You could, for example, bank in Switzerland or Austria, and

then for business purposes and international tax strategies, you

could engage another of the T-7 tax havens like Belize, Nevis, or

Panama to be your tax haven jurisdiction of choice. Together, these

choices would create a powerful combination to shelter your personal

and business assets, investments, and financial activities. You

should consider other asset protection strategies, too, such as an

asset protection trust (APT) in a favorable asset venue like Nevis,

Belize, or the Cook Islands; and of course, you should also explore

the many excellent offshore investment products available.

There are other tax havens not profiled in Part Three because,

as they stand today, they either are, or have become insignificant for

serious consideration. In some cases, they have lost their former

stature among tax havens. A few glaring examples are Nauru in the

Central Pacific, Montserrat in the Caribbean, and Liberia in North

Africa. Too many viable tax havens are available that simply rate

higher; in fact, about 40 worthy tax havens are available in any given

year. Indeed, in Chapter 30, you will find profiles for 40 offshore

havens, but inclusion in itself is not a recommendation or endorsement.

● Material supplied:

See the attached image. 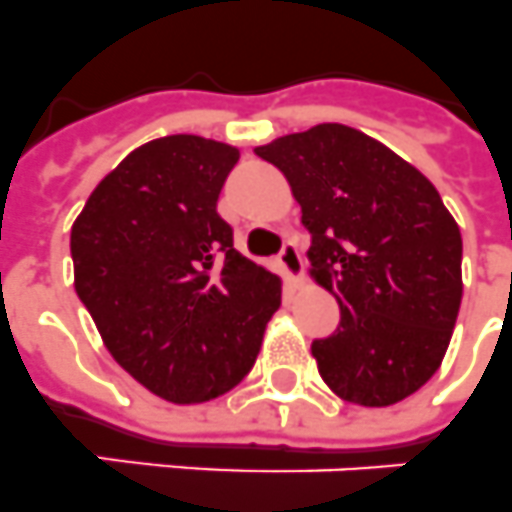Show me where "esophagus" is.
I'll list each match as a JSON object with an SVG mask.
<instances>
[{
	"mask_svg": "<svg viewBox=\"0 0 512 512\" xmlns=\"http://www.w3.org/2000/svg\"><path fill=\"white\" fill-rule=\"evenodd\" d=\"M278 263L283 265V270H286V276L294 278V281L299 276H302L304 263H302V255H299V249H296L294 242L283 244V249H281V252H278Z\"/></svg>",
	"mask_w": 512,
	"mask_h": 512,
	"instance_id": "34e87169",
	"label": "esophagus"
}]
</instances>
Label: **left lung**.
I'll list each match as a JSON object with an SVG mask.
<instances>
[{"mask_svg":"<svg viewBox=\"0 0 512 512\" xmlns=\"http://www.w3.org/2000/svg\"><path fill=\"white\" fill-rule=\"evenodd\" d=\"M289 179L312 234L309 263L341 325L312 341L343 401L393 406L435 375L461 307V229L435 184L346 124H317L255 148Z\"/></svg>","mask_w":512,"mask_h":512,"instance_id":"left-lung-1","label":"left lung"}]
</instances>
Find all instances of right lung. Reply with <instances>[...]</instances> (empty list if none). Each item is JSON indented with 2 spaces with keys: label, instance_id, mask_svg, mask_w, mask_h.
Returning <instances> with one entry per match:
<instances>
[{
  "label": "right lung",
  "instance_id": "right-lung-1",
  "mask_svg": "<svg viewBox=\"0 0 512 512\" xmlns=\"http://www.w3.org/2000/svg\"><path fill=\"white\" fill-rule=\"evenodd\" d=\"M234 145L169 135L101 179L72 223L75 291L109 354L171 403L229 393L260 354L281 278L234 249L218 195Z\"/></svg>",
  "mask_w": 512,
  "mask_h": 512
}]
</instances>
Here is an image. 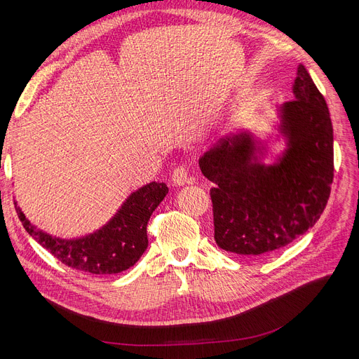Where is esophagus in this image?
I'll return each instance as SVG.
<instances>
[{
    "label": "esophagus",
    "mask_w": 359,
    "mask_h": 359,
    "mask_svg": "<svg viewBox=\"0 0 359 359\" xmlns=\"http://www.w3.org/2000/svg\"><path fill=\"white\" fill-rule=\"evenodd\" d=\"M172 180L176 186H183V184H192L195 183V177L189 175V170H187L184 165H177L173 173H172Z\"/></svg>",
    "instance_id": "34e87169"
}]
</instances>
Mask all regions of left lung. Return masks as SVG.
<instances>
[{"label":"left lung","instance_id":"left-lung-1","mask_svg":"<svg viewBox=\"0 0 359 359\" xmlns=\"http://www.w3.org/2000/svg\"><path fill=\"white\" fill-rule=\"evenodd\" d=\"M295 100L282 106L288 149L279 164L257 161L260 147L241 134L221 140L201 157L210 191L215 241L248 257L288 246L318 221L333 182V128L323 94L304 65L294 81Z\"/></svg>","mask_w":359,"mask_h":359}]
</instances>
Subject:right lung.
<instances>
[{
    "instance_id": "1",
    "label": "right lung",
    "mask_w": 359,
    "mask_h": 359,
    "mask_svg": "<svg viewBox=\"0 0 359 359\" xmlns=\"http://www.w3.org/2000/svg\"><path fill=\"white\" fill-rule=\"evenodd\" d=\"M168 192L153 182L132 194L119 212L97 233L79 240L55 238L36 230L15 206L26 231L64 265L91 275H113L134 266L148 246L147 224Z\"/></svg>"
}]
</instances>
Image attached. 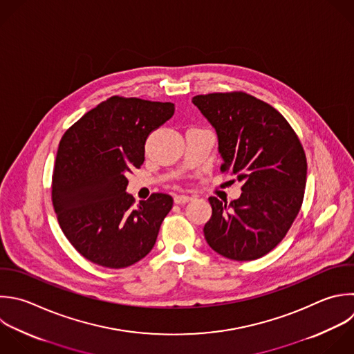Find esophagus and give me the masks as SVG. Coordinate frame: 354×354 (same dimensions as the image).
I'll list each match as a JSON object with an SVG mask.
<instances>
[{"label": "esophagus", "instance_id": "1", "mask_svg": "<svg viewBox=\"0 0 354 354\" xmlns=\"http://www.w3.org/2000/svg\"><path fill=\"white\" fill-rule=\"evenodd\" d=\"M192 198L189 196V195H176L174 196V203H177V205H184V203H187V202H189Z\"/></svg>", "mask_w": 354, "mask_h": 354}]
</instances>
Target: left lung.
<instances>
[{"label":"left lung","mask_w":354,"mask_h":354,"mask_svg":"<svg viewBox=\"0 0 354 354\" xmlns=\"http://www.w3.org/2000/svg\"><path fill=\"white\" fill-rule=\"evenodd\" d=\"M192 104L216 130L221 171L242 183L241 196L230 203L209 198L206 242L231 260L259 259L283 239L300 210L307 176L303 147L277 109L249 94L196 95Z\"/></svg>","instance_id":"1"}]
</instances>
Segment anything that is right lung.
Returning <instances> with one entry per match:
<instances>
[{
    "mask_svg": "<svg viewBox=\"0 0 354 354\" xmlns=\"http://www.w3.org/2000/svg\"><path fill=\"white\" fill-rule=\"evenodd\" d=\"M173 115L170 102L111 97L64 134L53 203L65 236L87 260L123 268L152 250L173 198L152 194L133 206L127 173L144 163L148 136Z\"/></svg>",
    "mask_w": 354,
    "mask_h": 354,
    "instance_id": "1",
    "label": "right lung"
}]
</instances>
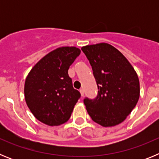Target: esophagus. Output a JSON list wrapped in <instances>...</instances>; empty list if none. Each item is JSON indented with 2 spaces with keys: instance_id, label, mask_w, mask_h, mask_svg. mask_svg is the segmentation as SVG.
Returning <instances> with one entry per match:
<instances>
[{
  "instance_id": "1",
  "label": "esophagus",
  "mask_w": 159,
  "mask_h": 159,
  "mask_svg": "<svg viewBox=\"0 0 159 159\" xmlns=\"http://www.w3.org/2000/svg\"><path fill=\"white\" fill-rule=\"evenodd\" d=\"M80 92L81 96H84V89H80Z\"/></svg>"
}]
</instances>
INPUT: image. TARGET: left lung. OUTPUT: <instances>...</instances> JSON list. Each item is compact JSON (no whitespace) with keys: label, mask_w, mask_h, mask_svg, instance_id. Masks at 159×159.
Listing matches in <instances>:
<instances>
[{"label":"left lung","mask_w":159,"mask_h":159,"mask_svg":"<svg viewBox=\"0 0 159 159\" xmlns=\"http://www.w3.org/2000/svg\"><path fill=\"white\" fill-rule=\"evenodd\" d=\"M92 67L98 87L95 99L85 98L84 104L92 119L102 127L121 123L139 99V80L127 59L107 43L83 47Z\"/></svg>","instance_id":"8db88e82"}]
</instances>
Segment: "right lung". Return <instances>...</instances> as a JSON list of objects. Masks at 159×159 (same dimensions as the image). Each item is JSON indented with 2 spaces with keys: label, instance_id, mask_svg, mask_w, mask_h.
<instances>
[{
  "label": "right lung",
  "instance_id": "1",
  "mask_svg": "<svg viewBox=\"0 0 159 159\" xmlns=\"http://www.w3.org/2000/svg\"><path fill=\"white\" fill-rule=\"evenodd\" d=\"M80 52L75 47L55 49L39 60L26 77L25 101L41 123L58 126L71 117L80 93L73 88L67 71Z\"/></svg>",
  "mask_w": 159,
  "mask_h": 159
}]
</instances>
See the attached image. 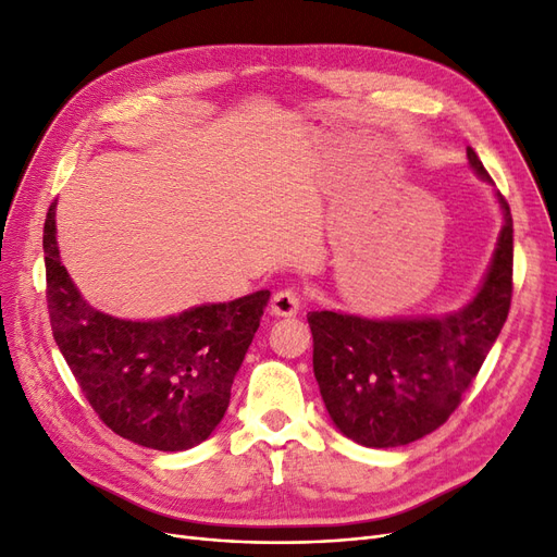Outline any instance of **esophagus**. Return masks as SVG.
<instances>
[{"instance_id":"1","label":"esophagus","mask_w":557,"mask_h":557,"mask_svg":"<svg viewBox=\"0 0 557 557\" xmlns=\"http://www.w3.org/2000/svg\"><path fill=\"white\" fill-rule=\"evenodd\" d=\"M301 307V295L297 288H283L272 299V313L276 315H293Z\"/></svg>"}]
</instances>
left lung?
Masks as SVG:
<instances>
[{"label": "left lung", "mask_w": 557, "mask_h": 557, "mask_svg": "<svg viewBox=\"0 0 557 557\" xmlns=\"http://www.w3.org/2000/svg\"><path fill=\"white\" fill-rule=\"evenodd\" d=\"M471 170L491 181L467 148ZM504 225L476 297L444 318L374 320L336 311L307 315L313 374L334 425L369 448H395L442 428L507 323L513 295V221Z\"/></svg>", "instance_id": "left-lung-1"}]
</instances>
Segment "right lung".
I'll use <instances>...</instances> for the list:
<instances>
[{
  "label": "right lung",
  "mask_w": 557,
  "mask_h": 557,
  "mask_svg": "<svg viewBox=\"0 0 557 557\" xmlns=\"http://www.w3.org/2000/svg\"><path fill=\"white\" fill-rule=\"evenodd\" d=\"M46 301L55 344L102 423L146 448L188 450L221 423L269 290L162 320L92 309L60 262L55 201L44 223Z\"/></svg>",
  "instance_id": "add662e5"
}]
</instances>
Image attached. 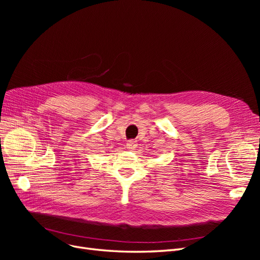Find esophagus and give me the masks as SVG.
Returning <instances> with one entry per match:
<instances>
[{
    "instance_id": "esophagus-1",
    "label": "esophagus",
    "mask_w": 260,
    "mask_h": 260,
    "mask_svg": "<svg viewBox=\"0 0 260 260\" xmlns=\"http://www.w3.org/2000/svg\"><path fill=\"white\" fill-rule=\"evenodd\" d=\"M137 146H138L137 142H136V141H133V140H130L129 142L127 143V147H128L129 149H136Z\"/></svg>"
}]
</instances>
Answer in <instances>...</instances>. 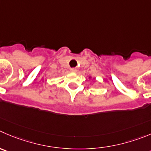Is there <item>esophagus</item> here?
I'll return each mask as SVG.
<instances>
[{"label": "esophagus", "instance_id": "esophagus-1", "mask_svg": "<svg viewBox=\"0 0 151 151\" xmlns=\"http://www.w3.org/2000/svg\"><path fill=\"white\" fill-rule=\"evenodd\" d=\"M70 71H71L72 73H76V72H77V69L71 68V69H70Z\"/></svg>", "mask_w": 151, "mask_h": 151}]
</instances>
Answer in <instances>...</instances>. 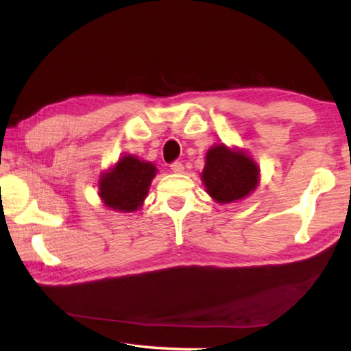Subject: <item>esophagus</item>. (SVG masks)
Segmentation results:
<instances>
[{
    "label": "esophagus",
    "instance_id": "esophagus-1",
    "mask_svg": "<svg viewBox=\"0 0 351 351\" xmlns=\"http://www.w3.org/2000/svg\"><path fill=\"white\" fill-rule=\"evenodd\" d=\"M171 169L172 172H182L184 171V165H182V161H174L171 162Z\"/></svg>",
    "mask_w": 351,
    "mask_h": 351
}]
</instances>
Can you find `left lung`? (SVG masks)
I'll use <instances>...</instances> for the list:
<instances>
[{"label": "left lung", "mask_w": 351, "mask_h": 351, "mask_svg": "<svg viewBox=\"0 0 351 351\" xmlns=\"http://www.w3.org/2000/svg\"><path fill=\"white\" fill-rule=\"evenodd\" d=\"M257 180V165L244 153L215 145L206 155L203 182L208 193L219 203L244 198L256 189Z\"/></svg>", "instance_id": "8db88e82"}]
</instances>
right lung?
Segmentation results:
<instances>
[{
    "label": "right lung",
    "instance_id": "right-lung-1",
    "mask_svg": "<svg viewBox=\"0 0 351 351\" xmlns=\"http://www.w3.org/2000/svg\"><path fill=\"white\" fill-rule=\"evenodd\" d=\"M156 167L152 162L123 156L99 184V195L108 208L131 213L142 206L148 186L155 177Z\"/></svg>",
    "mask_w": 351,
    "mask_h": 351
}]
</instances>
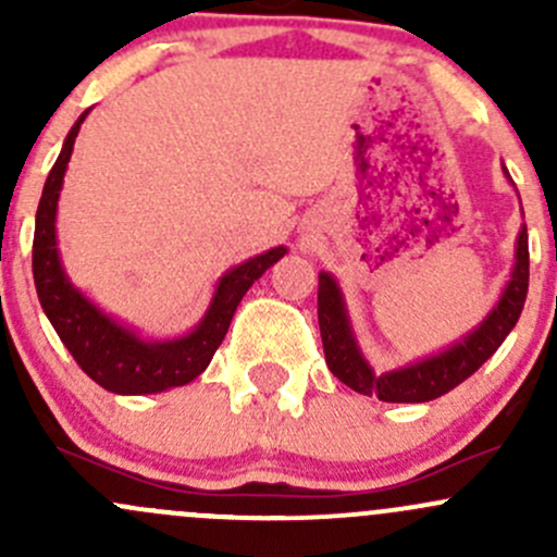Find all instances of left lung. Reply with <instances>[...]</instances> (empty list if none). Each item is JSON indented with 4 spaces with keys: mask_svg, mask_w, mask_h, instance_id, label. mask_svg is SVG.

● The tasks:
a) Do these statements agree with the passage on tax havens? Answer yes or no for each, and quote the words of the passage that decide it.
(i) About 40 worthy tax havens are available in any given year.
(ii) Being profiled in Chapter 30 amounts to a recommendation of a haven.
(iii) The Cook Islands is named as a venue for an asset protection trust.
b) Translate this sentence from the passage on tax havens into Spanish: "In some cases, they have lost their former stature among tax havens."
c) Write out the part of the passage on tax havens starting at "higher; in fact, about" and ending at "recommendation or endorsement.", switching "recommendation" to "guarantee".

● The results:
a)
(i) Yes: "about 40 worthy tax havens are available in any given year."
(ii) No: "inclusion in itself is not a recommendation or endorsement."
(iii) Yes: "an asset protection trust (APT) in a favorable asset venue like Nevis, Belize, or the Cook Islands"

b) En algunos casos, han perdido su antigua relevancia entre los paraísos fiscales.

c)
higher; in fact, about 40 worthy tax havens are available in any given

year. Indeed, in Chapter 30, you will find profiles for 40 offshore

havens, but inclusion in itself is not a guarantee or endorsement.